● **ELENCO**:
::::

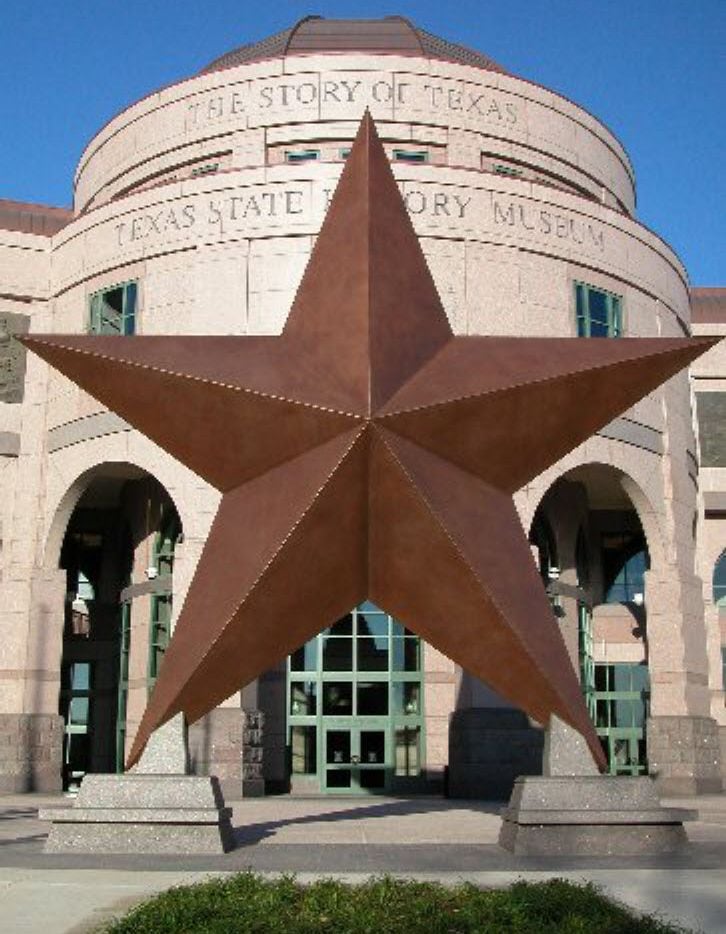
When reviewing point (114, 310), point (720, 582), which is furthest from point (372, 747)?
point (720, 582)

::::

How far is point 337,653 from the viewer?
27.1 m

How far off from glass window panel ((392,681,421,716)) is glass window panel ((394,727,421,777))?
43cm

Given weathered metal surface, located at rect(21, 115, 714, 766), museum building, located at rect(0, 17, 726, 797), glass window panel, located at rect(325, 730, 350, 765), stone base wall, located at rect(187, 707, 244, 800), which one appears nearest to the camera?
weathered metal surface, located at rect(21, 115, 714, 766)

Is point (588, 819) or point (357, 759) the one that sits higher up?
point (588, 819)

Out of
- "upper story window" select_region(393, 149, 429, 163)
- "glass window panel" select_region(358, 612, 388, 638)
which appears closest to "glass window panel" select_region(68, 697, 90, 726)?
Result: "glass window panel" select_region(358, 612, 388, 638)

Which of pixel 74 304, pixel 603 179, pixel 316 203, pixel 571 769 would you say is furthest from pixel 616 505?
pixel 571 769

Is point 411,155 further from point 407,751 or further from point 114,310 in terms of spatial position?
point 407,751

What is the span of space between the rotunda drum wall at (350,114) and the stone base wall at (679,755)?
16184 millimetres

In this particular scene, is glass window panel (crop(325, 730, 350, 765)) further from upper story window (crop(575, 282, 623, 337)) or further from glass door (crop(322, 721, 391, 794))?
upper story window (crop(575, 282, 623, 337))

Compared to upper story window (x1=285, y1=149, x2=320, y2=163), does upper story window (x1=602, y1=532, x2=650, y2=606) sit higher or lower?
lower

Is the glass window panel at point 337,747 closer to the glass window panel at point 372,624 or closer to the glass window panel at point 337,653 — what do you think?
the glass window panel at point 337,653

::::

● **COSA FARE**: Ricopia tali e quali le righe qui sopra, partendo da quella che contiene "Is point (588, 819)" e fermandoti dopo quella che contiene "16184 millimetres".

● **RISPOSTA**:
Is point (588, 819) or point (357, 759) the one that sits higher up?
point (588, 819)

Out of
- "upper story window" select_region(393, 149, 429, 163)
- "glass window panel" select_region(358, 612, 388, 638)
which appears closest to "glass window panel" select_region(68, 697, 90, 726)?
Result: "glass window panel" select_region(358, 612, 388, 638)

Which of pixel 74 304, pixel 603 179, pixel 316 203, pixel 571 769 would you say is furthest from pixel 616 505?
pixel 571 769

Is point 411,155 further from point 407,751 or further from point 114,310 in terms of spatial position?
point 407,751

What is the span of space between the rotunda drum wall at (350,114) and the stone base wall at (679,755)?
16184 millimetres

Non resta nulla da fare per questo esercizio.